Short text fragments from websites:
BEGIN

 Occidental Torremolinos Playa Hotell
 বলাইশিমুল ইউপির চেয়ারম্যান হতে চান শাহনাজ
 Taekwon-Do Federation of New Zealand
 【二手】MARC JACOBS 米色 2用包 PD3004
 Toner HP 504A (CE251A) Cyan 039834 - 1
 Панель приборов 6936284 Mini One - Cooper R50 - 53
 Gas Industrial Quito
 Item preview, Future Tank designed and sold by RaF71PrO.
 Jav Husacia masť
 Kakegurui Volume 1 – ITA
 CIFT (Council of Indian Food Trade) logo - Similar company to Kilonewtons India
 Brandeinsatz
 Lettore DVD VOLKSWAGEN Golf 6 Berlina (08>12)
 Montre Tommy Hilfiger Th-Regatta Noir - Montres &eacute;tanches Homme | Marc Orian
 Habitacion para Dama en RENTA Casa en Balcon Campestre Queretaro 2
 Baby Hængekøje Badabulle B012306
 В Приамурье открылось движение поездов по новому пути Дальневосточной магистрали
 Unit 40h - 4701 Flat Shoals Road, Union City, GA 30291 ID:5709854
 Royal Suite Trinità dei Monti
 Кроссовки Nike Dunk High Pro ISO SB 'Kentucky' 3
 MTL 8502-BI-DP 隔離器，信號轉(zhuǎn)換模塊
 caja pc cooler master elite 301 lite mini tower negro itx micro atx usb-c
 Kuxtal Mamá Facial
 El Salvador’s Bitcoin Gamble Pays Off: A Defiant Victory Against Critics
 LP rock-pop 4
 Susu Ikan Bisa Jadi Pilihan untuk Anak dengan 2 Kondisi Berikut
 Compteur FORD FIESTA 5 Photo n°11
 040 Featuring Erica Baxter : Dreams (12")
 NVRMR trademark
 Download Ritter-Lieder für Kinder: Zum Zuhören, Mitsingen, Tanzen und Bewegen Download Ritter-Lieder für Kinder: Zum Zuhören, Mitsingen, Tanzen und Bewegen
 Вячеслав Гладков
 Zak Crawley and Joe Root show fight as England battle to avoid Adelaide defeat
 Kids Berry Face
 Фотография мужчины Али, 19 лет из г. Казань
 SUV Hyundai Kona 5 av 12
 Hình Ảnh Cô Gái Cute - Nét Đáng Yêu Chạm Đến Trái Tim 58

END

▶ **WHAT IS NEEDED**
Retype the first line of the entries and every line after it, please, through the line that contains "Gas Industrial Quito". Add nothing.

▶ **ANSWER SECTION**
 Occidental Torremolinos Playa Hotell
 বলাইশিমুল ইউপির চেয়ারম্যান হতে চান শাহনাজ
 Taekwon-Do Federation of New Zealand
 【二手】MARC JACOBS 米色 2用包 PD3004
 Toner HP 504A (CE251A) Cyan 039834 - 1
 Панель приборов 6936284 Mini One - Cooper R50 - 53
 Gas Industrial Quito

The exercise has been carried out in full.